>> start MATERIAL TO PROCESS
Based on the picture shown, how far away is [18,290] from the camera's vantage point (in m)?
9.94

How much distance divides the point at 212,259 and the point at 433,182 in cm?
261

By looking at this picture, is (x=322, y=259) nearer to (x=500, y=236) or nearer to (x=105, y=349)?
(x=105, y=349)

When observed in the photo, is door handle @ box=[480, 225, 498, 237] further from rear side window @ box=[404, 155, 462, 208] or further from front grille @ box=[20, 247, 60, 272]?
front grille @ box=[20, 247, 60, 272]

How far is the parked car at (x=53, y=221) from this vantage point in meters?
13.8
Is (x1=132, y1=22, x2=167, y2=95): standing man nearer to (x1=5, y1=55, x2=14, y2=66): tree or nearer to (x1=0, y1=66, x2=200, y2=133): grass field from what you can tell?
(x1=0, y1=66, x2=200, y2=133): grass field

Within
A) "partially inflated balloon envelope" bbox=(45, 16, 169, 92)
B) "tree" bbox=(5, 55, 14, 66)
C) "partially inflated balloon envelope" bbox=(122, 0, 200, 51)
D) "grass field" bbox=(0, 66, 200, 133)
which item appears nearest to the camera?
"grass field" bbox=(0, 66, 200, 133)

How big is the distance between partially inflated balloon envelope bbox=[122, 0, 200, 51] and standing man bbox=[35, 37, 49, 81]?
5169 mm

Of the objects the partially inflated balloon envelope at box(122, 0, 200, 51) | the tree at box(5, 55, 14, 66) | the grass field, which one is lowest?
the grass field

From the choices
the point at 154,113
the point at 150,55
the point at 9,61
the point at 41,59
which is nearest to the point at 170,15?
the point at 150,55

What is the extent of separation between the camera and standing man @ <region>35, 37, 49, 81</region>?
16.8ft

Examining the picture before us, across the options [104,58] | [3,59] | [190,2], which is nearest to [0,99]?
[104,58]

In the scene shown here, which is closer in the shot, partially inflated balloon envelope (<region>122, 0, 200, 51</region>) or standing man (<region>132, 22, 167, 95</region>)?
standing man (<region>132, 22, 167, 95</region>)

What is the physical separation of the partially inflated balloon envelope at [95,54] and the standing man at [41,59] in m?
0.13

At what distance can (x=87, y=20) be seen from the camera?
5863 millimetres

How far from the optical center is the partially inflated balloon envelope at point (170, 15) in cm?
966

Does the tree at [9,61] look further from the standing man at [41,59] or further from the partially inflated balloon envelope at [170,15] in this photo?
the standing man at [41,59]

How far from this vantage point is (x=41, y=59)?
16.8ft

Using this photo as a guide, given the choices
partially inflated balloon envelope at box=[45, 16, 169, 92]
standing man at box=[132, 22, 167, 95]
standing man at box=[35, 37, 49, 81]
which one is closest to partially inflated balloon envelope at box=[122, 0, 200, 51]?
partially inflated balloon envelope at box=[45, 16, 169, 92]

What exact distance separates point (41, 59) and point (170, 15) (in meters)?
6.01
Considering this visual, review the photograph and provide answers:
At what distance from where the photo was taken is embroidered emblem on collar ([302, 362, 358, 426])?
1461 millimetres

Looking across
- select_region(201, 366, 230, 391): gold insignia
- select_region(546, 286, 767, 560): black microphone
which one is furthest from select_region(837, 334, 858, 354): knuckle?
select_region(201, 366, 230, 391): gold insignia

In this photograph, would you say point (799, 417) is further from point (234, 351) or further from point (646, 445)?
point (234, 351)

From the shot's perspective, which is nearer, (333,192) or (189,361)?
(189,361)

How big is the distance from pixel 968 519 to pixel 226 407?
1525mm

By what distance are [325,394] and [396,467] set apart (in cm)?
>> end MATERIAL TO PROCESS
- DIRECTIVE -
Return the lines above exactly, keeping every word.

- THE RESULT -
Based on the picture shown, how far away is [18,290] from the camera's vantage point (in m)?
9.94

How much distance divides the point at 212,259 and the point at 433,182 in cm?
261

By looking at this picture, is (x=322, y=259) nearer to (x=500, y=236) or nearer to (x=105, y=349)?
(x=105, y=349)

When observed in the photo, is door handle @ box=[480, 225, 498, 237] further from rear side window @ box=[404, 155, 462, 208] or further from front grille @ box=[20, 247, 60, 272]?
front grille @ box=[20, 247, 60, 272]

How far is the parked car at (x=53, y=221) from this vantage point in meters?
13.8
Is (x1=132, y1=22, x2=167, y2=95): standing man nearer to (x1=5, y1=55, x2=14, y2=66): tree or nearer to (x1=0, y1=66, x2=200, y2=133): grass field from what you can tell?
(x1=0, y1=66, x2=200, y2=133): grass field

Within
A) "partially inflated balloon envelope" bbox=(45, 16, 169, 92)
B) "tree" bbox=(5, 55, 14, 66)
C) "partially inflated balloon envelope" bbox=(122, 0, 200, 51)
D) "grass field" bbox=(0, 66, 200, 133)
which item appears nearest to the camera?
"grass field" bbox=(0, 66, 200, 133)

How big is the distance between partially inflated balloon envelope bbox=[122, 0, 200, 51] and standing man bbox=[35, 37, 49, 81]?
5169 mm

Of the objects the partially inflated balloon envelope at box(122, 0, 200, 51) | the tree at box(5, 55, 14, 66) | the grass field, which one is lowest?
the grass field

From the choices
the point at 154,113
the point at 150,55
the point at 9,61
the point at 41,59
which is nearest to the point at 170,15?
the point at 150,55

What is the extent of separation between the camera and standing man @ <region>35, 37, 49, 81</region>?
16.8ft

Examining the picture before us, across the options [104,58] | [3,59] | [190,2], which is nearest to [0,99]?
[104,58]

In the scene shown here, which is closer in the shot, partially inflated balloon envelope (<region>122, 0, 200, 51</region>) or standing man (<region>132, 22, 167, 95</region>)?
standing man (<region>132, 22, 167, 95</region>)

What is the physical separation of the partially inflated balloon envelope at [95,54] and the standing man at [41,59] in m?
0.13

At what distance can (x=87, y=20) be seen from the camera?
5863 millimetres

How far from the optical center is the partially inflated balloon envelope at point (170, 15) in cm?
966

Does the tree at [9,61] look further from the standing man at [41,59] or further from the partially inflated balloon envelope at [170,15] in this photo?
the standing man at [41,59]

How far from this vantage point is (x=41, y=59)?
16.8ft

Using this photo as a guide, given the choices
partially inflated balloon envelope at box=[45, 16, 169, 92]
standing man at box=[132, 22, 167, 95]
standing man at box=[35, 37, 49, 81]
which one is closest to partially inflated balloon envelope at box=[122, 0, 200, 51]?
partially inflated balloon envelope at box=[45, 16, 169, 92]

What exact distance separates point (41, 59) and point (170, 15) (in meters)?
6.01
Considering this visual, review the photograph and provide answers:
At what distance from where the photo was taken is embroidered emblem on collar ([302, 362, 358, 426])?
1461 millimetres

Looking across
- select_region(201, 366, 230, 391): gold insignia
- select_region(546, 286, 767, 560): black microphone
which one is furthest from select_region(837, 334, 858, 354): knuckle?
select_region(201, 366, 230, 391): gold insignia

In this photograph, would you say point (799, 417) is further from point (234, 351) or further from point (646, 445)?
point (234, 351)

From the shot's perspective, which is nearer, (333,192) or (189,361)?
(189,361)

How big is the distance from pixel 968 519 to pixel 226 407?
1525mm

By what distance are [325,394] and [396,467] set apart (in cm)?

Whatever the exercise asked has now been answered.